Его  переходы были иногда довольно смелы,  иногда довольно забавны:  знатоку

они бы много доставили удовольствия;  немец пришел бы от них в  негодование.

Это был русский tenore di  grazia,  tenor leger*.   Пел он  веселую плясовую

песню,  слова которой,  сколько я  мог уловить сквозь бесконечные украшения,

прибавленные согласные и восклицания, были следующие:

 

                        Распашу я, молода-молоденька,

                        Землицы маленько;

                        Я посею? молода-молоденька,

                        Цветика аленька.

     ______________

     * лирический тенор (итал. и франц.).

 

     Он пел;  все слушали его с большим вниманьем.  Он,  видимо, чувствовал,

что имеет дело с людьми сведущими,  и потому,  как говорится,  просто лез из

кожи.  Действительно,  в  наших краях знают толк  в  пении,  и  недаром село

Сергиевское,  на  большой орловской дороге,  славится во  всей  России своим

особенно  приятным и  согласным напевом.  Долго  рядчик  пел,  не  возбуждая

слишком сильного сочувствия в  своих слушателях;  ему недоставало поддержки,

хора;  наконец,  при одном особенно удачном переходе, заставившем улыбнуться

самого Дикого-Барина,  Обалдуй не выдержал и вскрикнул от удовольствия.  Все

встрепенулись.   Обалдуй   с   Моргачом   начали   вполголоса  подхватывать,

подтягивать,  покрикивать:  "Лихо!.. Забирай, шельмец!.. Забирай, вытягивай,

аспид!  Вытягивай еще!  Накаливай еще,  собака ты этакая, пес!.. Погуби Ирод

твою душу!"  и пр.  Николай Иваныч из-за стойки одобрительно закачал головой

направо  и  налево.  Обалдуй наконец затопал,  засеменил ногами  и  задергал

плечиком,  а у Якова глаза так и разгорелись,  как уголья,  и он весь дрожал

как лист и  беспорядочно улыбался.  Один Дикий-Барин не  изменился в  лице и

по-прежнему не  двигался с  места;  но взгляд его,  устремленный на рядчика,

несколько смягчился, хотя выражение губ оставалось презрительным.

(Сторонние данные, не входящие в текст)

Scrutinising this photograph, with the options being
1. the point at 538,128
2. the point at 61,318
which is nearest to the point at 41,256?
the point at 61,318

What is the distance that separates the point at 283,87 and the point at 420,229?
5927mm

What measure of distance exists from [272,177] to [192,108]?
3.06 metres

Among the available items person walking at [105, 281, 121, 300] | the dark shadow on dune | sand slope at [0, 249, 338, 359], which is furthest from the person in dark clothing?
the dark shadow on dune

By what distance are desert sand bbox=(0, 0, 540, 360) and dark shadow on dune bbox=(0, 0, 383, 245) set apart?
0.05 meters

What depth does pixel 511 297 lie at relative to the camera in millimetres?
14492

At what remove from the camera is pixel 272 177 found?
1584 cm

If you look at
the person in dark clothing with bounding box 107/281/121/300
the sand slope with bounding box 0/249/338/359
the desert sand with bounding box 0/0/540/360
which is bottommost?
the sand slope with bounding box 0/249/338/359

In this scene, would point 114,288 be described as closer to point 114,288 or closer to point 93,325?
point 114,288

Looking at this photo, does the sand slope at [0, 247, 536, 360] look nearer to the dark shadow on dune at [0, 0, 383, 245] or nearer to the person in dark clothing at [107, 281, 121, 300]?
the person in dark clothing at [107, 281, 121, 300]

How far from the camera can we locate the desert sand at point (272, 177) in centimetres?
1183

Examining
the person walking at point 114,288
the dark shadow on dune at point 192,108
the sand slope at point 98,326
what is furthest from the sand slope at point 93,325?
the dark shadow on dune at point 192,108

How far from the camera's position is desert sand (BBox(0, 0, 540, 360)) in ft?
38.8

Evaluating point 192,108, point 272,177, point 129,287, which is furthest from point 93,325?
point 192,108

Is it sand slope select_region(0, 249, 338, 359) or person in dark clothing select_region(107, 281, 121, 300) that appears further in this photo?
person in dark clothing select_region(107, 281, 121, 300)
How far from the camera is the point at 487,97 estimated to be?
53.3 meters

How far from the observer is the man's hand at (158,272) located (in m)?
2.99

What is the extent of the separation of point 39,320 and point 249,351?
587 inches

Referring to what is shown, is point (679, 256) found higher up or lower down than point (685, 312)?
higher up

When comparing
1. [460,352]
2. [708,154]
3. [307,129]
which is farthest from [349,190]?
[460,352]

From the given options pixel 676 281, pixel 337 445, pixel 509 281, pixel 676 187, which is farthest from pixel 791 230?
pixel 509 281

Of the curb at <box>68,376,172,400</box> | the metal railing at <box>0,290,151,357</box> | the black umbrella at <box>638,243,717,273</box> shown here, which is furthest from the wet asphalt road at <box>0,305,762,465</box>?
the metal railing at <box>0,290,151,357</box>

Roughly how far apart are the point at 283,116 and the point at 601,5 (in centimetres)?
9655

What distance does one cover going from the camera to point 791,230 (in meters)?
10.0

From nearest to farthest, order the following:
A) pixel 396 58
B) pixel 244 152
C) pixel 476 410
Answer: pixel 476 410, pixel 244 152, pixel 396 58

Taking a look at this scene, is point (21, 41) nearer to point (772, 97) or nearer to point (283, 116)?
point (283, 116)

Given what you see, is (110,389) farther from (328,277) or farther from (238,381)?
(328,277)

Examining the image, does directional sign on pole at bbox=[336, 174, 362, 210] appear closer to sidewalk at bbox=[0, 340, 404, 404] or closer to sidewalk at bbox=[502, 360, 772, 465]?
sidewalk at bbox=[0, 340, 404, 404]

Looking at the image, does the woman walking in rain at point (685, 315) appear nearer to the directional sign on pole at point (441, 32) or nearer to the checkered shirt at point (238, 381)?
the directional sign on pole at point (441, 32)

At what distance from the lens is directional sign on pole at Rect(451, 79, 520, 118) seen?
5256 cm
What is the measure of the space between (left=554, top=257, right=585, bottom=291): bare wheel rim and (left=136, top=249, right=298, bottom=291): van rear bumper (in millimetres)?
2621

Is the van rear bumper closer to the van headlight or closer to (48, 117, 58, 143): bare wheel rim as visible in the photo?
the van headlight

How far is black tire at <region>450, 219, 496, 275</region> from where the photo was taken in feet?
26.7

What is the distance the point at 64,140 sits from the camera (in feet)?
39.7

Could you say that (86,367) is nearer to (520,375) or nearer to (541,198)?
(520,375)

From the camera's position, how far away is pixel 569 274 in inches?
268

Ободренный

знаками всеобщего удовольствия,  рядчик совсем завихрился и  уж  такие начал

отделывать  завитушки,  так  защелкал  и  забарабанил языком,  так  неистово

заиграл горлом,  что,  когда наконец,  утомленный, бледный и облитый горячим

потом,  он  пустил,  перекинувшись назад  всем  телом,  последний замирающий

возглас,  -  общий,  слитный  крик  ответил ему  неистовым взрывом.  Обалдуй

бросился ему на шею и  начал душить его своими длинными,  костлявыми руками;

на жирном лице Николая Иваныча выступила краска, и он словно помолодел; Яков

как  сумасшедший закричал:  "Молодец,  молодец!"  Даже  мой  сосед,  мужик в

изорванной свите,  не вытерпел и, ударив кулаком по столу, воскликнул: "Ага!

хорошо, черт побери, хорошо!" - и с решительностью плюнул в сторону.

     - Ну,  брат,  потешил!  -  кричал  Обалдуй,  не  выпуская изнеможенного

рядчика из своих объятий, - потешил, нечего сказать! Выиграл, брат, выиграл!

Поздравляю -  осьмуха твоя!  Яшке  до  тебя  далеко...  Уж  я  тебе  говорю:

далеко... А ты мне верь! (И он снова прижал рядчика к своей груди.)

     - Да пусти же его; пусти, неотвязная... - с досадой заговорил Моргач, -

дай ему присесть на  лавку-то;  вишь,  он  устал...  Экой ты фофан,  братец,

право, фофан! Что пристал, словно банный лист?

     - Ну что ж,  пусть садится, а я за его здоровье выпью, - сказал Обалдуй

и  подошел к  стойке.  -  На твой счет,  брат,  -  прибавил он,  обращаясь к

рядчику.

     Тот кивнул головой,  сел на  лавку,  достал из шапки полотенце и  начал

утирать лицо;  а Обалдуй с торопливой жадностью выпил стакан и,  по привычке

горьких пьяниц, крякая, принял грустно-озабоченный вид.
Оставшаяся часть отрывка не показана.